■ **WHAT IS NEEDED**
Every line of the entries with the word "rankings" in it should be shown.

■ **MATERIAL FOR THIS TASK**
◆ ◆ ◆ ◆ ◆ ◆ ◆
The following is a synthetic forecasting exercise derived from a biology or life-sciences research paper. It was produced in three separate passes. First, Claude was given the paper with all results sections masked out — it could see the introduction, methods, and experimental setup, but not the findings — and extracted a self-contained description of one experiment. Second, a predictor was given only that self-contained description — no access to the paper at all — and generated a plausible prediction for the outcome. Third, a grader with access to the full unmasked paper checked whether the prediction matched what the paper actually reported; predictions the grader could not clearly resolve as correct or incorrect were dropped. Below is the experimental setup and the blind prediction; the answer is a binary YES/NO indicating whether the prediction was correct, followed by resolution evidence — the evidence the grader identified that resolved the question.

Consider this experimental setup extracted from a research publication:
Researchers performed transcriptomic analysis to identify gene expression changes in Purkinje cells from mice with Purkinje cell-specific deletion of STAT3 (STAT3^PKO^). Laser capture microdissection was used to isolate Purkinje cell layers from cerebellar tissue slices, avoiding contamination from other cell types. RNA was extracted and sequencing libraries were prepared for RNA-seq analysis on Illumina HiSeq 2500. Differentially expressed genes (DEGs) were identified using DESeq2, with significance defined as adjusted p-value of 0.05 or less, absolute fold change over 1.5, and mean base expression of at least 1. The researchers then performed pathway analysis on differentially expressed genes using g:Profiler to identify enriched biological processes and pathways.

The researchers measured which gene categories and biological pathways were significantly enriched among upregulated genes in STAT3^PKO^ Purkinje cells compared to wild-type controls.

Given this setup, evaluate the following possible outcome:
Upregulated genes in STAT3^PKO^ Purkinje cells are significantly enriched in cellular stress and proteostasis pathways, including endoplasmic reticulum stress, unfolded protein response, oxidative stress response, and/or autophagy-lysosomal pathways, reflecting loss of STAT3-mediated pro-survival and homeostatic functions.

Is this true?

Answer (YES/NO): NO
◆ ◆ ◆ ◆ ◆ ◆ ◆
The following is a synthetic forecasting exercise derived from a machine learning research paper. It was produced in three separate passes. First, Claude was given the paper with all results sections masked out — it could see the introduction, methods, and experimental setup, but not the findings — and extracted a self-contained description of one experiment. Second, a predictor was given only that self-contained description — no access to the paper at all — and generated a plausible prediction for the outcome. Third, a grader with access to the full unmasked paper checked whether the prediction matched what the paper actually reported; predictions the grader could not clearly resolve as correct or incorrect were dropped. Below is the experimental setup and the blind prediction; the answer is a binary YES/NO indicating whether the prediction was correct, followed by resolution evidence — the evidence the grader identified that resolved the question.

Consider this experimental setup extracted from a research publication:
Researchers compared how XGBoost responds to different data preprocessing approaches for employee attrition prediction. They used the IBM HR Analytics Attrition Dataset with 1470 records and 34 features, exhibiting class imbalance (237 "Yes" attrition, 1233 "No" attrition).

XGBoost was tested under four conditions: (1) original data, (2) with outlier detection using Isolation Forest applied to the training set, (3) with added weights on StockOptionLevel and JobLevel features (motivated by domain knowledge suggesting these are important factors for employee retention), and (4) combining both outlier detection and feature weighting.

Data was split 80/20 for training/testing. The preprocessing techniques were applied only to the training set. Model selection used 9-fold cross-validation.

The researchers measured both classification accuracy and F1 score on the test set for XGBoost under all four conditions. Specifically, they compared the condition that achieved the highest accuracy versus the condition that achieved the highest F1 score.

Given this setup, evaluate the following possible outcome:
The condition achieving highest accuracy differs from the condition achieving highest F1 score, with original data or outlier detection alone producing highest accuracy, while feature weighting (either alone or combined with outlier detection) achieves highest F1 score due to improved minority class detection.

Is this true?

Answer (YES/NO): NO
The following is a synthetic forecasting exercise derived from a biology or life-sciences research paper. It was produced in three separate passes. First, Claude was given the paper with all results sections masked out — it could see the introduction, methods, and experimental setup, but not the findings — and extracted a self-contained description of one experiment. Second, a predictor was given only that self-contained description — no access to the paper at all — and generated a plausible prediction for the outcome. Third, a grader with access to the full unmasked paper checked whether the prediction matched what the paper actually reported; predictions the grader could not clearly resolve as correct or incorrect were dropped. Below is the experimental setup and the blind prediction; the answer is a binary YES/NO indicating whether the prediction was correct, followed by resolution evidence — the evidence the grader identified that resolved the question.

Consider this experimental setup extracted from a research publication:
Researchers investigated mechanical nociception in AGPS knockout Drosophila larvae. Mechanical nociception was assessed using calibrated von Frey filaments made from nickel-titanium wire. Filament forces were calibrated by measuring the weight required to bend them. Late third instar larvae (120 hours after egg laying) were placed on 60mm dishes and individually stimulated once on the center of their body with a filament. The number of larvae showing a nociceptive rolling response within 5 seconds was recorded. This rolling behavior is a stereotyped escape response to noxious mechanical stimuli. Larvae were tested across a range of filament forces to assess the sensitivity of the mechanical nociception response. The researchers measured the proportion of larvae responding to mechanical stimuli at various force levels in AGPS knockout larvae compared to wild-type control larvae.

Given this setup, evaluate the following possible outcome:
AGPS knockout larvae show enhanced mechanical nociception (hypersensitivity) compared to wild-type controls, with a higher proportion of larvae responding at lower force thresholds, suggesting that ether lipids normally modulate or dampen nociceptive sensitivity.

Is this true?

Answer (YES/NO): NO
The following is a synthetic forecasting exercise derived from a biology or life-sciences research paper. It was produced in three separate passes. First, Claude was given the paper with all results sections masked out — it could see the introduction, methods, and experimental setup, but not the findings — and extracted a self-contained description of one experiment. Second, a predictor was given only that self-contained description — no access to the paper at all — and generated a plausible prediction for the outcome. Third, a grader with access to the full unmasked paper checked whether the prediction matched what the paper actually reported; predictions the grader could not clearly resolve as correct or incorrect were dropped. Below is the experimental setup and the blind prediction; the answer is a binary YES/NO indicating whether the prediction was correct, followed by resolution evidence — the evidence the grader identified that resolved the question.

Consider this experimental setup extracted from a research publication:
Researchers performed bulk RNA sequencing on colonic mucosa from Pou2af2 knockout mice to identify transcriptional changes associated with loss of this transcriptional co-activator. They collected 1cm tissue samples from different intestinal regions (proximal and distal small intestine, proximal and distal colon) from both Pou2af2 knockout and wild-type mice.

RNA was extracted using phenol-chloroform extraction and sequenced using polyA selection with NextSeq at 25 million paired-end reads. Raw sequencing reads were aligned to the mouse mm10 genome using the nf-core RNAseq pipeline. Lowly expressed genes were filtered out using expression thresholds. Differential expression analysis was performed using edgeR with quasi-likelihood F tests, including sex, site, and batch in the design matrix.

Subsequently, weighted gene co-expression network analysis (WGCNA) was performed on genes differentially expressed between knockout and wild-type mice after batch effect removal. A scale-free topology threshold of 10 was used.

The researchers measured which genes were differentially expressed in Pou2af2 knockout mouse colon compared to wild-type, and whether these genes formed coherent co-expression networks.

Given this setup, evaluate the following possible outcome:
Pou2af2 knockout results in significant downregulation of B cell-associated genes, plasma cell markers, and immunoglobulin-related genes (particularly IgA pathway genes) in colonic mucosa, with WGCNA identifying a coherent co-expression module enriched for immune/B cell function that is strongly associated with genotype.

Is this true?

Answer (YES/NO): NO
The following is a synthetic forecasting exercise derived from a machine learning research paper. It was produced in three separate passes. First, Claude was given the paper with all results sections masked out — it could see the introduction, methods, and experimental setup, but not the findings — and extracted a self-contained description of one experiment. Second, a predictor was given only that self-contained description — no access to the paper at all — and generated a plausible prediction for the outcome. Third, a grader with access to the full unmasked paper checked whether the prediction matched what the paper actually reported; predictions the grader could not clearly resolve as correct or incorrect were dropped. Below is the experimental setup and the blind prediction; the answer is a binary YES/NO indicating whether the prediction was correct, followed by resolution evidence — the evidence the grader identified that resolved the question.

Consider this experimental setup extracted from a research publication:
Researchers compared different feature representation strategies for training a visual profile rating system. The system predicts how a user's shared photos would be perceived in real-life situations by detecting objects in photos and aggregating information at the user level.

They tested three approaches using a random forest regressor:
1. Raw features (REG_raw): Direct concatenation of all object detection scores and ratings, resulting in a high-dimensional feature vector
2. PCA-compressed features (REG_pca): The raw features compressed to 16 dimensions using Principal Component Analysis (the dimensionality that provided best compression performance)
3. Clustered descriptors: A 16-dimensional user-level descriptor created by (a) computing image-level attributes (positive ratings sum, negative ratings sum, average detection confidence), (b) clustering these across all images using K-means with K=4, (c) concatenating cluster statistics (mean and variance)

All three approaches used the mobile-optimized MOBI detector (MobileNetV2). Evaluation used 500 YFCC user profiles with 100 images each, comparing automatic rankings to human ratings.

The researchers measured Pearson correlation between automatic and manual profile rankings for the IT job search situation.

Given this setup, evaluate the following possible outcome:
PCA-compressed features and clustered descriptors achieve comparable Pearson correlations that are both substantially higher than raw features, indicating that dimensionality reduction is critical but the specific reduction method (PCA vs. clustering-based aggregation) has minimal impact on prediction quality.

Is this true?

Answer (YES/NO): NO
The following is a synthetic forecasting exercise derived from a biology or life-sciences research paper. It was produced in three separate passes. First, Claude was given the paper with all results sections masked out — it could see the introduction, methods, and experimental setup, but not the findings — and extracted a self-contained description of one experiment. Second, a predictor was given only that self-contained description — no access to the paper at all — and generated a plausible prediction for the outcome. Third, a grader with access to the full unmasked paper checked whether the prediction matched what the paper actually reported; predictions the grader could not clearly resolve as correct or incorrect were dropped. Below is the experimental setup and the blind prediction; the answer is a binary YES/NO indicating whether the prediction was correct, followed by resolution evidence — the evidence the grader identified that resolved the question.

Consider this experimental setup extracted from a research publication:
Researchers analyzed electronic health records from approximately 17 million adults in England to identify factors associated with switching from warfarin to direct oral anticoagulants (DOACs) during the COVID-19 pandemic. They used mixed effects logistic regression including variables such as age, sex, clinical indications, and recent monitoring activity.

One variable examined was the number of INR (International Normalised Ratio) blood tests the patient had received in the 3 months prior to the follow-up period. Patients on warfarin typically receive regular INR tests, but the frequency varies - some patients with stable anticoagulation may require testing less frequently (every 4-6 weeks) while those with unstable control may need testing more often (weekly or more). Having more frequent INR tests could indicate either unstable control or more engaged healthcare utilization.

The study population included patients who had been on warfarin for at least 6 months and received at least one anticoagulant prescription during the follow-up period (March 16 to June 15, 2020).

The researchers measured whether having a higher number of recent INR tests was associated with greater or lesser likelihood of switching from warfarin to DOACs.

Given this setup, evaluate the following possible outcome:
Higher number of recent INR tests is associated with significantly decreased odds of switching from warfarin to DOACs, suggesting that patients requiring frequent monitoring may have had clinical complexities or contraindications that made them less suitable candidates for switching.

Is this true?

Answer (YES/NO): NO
◆ ◆ ◆ ◆ ◆ ◆ ◆
■ **EXERCISE OUTPUT**
All three approaches used the mobile-optimized MOBI detector (MobileNetV2). Evaluation used 500 YFCC user profiles with 100 images each, comparing automatic rankings to human ratings.
The researchers measured Pearson correlation between automatic and manual profile rankings for the IT job search situation.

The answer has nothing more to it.